(Records from a set of spatial questions)
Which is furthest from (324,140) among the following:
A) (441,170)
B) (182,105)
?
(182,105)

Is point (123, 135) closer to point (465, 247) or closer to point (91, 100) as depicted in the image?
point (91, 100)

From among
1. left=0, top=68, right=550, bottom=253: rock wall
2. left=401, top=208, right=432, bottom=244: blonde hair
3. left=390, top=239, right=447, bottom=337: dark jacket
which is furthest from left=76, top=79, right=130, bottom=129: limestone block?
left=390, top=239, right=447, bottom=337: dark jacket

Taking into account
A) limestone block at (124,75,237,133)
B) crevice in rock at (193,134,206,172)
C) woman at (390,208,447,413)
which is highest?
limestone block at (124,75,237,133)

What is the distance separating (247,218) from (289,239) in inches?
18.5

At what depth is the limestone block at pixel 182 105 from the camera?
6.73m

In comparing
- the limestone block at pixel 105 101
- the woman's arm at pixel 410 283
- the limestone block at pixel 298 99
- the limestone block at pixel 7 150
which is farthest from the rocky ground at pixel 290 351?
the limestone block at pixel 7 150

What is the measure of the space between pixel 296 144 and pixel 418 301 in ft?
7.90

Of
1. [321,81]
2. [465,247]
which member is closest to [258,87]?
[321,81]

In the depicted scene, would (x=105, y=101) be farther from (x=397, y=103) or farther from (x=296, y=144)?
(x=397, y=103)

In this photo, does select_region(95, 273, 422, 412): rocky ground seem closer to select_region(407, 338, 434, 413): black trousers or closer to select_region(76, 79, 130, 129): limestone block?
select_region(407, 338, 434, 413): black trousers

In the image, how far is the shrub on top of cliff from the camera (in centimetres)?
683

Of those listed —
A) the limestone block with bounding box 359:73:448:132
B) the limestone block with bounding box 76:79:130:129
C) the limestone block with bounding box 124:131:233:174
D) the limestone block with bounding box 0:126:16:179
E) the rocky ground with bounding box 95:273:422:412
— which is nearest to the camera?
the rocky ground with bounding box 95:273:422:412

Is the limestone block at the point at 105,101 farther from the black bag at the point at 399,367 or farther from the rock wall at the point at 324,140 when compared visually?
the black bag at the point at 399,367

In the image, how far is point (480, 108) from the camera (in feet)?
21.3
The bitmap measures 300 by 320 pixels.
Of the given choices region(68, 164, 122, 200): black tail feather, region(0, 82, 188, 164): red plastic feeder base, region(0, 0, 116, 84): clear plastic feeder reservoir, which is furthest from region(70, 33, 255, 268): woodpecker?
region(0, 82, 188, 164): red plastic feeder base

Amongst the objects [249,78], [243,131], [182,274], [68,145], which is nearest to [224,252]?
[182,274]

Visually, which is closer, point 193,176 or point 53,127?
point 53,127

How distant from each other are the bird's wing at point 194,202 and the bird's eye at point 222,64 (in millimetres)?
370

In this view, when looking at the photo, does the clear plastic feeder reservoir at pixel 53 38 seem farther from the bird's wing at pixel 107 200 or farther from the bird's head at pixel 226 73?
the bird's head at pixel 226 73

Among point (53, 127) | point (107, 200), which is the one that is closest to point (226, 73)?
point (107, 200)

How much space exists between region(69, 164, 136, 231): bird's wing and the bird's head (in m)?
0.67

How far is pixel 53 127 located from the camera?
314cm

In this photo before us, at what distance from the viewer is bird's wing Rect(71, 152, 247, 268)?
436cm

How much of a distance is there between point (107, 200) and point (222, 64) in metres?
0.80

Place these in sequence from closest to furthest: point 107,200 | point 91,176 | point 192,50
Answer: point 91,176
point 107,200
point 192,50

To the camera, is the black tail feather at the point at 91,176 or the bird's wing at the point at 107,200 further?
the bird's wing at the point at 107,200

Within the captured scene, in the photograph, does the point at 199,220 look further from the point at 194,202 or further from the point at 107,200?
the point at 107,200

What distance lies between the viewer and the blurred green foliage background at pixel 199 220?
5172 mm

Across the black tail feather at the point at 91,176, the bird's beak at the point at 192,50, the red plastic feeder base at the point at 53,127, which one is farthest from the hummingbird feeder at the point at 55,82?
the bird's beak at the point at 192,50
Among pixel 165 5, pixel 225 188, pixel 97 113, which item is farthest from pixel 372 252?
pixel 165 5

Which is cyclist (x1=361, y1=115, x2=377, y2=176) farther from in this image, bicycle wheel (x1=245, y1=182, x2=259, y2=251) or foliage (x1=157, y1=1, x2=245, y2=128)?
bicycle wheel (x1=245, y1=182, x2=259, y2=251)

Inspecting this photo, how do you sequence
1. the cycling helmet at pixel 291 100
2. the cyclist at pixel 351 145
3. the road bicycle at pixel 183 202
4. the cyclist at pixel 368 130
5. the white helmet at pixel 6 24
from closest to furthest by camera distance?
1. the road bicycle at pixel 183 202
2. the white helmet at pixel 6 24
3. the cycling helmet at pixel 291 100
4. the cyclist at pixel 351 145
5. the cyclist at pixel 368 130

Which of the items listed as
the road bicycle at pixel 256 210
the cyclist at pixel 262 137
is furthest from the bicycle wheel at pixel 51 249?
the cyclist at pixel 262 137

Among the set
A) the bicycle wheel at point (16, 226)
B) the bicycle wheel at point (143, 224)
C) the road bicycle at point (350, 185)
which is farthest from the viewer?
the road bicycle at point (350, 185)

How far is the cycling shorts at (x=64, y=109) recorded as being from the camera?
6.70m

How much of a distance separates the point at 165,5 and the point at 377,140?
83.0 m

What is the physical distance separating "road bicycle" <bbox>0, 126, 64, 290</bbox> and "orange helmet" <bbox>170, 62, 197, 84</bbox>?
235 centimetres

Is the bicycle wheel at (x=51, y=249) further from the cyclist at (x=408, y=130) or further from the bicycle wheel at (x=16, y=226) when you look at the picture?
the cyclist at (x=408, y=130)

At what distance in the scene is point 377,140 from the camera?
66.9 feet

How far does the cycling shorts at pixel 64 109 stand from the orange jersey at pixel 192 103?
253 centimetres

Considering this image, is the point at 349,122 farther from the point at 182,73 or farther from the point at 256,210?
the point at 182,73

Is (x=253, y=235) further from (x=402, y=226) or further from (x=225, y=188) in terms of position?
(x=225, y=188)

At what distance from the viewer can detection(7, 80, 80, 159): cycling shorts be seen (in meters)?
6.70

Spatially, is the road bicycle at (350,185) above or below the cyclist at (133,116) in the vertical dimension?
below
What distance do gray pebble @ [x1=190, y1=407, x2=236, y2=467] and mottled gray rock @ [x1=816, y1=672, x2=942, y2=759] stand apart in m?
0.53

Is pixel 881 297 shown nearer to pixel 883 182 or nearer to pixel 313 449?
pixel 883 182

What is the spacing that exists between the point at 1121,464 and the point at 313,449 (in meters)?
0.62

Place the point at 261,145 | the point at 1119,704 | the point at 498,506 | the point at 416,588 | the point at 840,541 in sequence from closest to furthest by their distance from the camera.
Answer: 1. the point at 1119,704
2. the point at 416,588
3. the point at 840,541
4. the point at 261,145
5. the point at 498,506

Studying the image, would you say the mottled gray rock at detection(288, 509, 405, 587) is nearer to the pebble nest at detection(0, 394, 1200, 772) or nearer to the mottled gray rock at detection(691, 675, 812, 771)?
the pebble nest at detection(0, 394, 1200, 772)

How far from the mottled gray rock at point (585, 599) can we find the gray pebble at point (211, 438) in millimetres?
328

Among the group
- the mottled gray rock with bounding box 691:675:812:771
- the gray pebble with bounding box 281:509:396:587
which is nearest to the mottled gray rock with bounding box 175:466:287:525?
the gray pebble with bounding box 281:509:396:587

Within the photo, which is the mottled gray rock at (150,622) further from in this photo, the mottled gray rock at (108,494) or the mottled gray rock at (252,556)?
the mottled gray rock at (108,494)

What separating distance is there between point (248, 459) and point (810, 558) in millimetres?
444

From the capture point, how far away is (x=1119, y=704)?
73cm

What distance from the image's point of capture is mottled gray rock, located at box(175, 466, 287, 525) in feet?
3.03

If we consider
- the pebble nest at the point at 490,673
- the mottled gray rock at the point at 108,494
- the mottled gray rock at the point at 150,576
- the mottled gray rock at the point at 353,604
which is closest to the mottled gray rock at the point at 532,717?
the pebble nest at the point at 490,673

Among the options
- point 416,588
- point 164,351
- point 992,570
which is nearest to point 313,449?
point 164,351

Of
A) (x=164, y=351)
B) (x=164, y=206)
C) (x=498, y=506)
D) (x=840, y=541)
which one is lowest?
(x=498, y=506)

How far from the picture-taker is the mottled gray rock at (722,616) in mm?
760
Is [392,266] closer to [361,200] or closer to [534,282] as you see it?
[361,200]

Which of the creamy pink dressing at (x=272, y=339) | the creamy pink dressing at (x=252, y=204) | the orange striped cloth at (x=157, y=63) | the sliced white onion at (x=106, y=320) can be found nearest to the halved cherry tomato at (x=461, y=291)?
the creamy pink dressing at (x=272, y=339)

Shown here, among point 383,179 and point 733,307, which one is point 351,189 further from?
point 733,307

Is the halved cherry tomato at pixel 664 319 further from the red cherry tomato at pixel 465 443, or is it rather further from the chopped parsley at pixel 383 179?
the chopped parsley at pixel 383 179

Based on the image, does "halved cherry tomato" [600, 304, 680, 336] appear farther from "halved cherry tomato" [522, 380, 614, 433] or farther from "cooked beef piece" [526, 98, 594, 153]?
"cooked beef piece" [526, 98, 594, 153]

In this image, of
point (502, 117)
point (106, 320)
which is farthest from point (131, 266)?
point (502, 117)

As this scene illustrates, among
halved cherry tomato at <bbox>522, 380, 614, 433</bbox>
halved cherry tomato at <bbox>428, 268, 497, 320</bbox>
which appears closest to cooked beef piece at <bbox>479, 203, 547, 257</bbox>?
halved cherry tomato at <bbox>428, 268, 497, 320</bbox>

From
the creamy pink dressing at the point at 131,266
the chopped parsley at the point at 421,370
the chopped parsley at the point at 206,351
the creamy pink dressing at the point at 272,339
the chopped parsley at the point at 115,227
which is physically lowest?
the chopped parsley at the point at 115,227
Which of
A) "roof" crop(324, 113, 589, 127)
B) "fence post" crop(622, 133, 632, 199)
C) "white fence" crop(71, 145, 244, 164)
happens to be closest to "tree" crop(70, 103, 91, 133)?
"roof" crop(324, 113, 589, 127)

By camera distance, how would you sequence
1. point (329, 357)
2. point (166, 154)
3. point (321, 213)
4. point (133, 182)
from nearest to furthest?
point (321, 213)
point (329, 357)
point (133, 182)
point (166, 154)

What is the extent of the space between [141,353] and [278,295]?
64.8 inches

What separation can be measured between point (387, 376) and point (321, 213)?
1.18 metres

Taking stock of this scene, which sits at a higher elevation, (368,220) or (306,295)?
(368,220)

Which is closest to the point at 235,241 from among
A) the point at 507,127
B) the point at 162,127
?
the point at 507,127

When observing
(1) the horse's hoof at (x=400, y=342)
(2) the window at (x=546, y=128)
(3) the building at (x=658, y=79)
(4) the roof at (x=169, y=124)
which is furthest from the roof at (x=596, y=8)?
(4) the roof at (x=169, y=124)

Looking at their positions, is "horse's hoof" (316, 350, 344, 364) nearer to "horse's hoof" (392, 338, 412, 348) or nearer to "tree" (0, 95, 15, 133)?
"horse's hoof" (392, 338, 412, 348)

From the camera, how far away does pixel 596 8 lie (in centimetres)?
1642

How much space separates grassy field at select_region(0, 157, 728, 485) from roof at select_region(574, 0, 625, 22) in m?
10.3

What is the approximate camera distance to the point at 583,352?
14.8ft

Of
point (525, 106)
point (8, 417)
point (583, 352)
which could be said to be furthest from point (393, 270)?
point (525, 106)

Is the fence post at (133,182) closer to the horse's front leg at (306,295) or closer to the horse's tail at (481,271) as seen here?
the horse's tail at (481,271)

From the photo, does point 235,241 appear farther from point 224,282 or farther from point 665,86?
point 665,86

Stated exercise: Which lines in the data above contain the string "cyclist"? Gather all of them and copy each one out in full.

Correct answer:
Which is cyclist (x1=361, y1=115, x2=377, y2=176) farther from in this image, bicycle wheel (x1=245, y1=182, x2=259, y2=251) or foliage (x1=157, y1=1, x2=245, y2=128)?
2. the cyclist at pixel 351 145
4. the cyclist at pixel 368 130
4. the cyclist at pixel 351 145
5. the cyclist at pixel 368 130
the cyclist at pixel 262 137
the cyclist at pixel 262 137
Is the bicycle wheel at (x=51, y=249) further from the cyclist at (x=408, y=130) or further from the bicycle wheel at (x=16, y=226) when you look at the picture?
the cyclist at (x=408, y=130)
Spatially, is the road bicycle at (350,185) above or below the cyclist at (133,116) in the vertical dimension?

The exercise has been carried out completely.